I’m trying to figure out how I can make it so one page on my site is a copy of a page on another one of my sites (not hosted with Dreamhost), without using a link or redirect. Basically I need to set it up so that the page on the external site is automatically copied to my Dreamhost site once a day or so. I was thinking of using a cron job to do this, but unfortunately I don’t have any experience with cron, so I don’t know how to set it up or even if it’s possible. Anyone have any tips? I am comfortable with a UNIX command line, and have shell access, it’s just that I’ve never used cron before at all. If cron is not the best/easiest way to do this, is there a better way?
It’s not terribly difficult to use cron; you’d probably have more to worry about what tool to use to fetch the page. IMO it is the best/easiest way.
What I do:
- Edit a text file with cron entries.
- Upload text file
- Then in shell, execute following: “crontab textfile”
- If you need to check what the current entries are, execute “crontab -l”

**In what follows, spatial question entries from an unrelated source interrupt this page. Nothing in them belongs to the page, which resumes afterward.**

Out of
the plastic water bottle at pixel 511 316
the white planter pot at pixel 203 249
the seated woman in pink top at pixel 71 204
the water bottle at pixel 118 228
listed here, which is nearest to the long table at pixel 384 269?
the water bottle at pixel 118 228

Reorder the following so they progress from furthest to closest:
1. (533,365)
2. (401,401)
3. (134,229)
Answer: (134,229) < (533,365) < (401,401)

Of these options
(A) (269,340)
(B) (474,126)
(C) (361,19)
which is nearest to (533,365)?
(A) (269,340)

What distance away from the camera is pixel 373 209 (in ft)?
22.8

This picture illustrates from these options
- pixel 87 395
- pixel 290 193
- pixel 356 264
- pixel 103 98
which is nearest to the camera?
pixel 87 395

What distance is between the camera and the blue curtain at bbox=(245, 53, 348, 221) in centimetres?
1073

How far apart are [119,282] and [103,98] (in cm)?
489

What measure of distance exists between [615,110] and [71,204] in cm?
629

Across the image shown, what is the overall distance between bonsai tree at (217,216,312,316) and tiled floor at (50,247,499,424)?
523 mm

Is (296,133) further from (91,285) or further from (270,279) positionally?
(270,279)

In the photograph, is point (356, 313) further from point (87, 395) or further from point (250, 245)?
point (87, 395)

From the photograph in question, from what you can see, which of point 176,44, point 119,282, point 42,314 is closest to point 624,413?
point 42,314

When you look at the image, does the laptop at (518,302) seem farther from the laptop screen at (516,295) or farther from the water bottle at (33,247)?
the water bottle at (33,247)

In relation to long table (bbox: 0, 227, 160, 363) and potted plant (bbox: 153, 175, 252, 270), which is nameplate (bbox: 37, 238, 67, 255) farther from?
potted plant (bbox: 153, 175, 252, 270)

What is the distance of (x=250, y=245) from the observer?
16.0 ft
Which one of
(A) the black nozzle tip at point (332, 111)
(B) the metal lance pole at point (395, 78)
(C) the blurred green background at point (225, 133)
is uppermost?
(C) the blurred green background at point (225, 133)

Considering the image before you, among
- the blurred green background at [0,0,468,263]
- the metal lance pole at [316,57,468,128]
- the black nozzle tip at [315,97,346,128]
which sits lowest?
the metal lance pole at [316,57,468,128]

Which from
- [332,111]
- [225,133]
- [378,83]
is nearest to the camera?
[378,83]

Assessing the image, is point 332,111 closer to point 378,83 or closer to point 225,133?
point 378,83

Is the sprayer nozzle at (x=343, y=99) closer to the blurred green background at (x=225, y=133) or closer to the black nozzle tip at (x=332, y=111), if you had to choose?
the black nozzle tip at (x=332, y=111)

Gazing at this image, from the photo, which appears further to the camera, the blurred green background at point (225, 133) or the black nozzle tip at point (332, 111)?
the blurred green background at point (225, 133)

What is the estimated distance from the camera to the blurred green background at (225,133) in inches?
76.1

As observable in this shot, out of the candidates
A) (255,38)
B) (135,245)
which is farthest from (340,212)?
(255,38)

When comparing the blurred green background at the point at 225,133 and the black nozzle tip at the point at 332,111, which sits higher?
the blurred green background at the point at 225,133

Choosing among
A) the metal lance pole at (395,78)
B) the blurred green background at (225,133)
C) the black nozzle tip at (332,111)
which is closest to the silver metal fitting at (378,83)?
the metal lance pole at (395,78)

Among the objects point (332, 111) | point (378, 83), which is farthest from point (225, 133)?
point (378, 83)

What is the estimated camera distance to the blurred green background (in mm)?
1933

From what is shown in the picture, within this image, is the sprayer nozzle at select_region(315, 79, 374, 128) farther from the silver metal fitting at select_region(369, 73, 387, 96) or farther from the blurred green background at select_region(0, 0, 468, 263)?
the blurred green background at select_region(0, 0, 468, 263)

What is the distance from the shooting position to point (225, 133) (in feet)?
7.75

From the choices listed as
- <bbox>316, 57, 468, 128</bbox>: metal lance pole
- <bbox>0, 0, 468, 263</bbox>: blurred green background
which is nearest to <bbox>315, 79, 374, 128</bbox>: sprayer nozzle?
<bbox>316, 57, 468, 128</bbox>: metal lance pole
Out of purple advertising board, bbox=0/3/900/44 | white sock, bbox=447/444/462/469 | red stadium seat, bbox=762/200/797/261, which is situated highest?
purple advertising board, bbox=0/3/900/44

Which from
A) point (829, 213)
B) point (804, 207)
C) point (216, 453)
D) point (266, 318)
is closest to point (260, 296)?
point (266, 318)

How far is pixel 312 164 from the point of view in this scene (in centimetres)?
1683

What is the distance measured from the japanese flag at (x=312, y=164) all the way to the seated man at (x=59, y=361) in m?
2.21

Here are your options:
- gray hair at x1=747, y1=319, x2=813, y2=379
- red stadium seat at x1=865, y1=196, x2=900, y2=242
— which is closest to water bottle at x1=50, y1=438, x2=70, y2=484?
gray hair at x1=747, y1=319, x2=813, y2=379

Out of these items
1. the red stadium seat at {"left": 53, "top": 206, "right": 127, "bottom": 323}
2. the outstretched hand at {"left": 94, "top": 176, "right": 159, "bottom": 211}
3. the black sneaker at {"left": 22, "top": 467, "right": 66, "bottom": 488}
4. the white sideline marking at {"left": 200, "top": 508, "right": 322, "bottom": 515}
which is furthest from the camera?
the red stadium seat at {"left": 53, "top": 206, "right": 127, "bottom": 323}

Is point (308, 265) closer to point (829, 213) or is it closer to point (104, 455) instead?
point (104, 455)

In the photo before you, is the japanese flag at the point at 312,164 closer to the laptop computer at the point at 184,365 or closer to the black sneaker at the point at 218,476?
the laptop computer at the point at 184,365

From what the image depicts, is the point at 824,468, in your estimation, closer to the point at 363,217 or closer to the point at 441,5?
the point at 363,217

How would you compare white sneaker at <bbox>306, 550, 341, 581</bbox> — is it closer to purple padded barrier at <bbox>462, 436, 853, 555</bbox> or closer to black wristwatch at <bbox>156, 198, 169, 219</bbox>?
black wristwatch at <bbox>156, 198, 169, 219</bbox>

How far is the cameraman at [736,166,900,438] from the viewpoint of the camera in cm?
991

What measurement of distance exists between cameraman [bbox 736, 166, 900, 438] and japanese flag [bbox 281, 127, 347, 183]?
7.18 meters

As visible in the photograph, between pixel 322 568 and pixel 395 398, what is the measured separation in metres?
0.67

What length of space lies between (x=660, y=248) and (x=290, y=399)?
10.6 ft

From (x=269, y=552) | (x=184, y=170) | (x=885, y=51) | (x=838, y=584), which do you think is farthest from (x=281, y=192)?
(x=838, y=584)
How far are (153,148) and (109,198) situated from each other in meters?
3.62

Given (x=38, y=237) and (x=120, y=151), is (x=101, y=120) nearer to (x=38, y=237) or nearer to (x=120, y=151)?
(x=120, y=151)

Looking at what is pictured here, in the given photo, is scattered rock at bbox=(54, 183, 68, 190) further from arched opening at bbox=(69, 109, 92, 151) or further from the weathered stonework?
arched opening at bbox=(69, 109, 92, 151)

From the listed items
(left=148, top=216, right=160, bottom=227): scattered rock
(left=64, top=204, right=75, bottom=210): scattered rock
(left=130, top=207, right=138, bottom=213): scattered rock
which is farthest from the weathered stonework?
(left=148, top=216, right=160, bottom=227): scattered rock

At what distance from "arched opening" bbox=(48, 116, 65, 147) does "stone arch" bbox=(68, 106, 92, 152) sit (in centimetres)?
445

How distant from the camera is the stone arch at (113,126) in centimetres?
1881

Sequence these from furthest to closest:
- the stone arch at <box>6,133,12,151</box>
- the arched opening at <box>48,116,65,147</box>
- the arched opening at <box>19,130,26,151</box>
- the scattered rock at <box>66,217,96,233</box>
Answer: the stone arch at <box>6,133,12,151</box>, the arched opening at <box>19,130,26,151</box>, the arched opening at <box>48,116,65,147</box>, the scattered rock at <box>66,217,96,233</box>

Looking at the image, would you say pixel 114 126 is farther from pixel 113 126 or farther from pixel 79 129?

- And to save them to a file, “crontab -l > textfile”
cron entries are space-delimited paramters. The first five are minute, hour, day of month, month, and day of week. The last is the command(s) to execute.
So you might want something like this:
0 2 * * * chdir ~/mirror; wget -p --convert-links http://www.server.com/dir/page.html
-------------------[/code]This would run every day at 2 AM (server time). The wget command here is from the documentation, it would save the HTML document and linked resources (CSS, images) in the same directory, ~/mirror/www.server.com/dir
Perl / MySQL / HTML+CSS
rsync is another option for mirroring. This has the advantage that it won’t transmit unmodified files every day.
For example, I use the following command to create a remote backup:
rsync -e ssh -avcp --delete
(Careful with --delete, as it will delete everything in the remote directory.) The above example also assumes you have private key ssh authentication set up.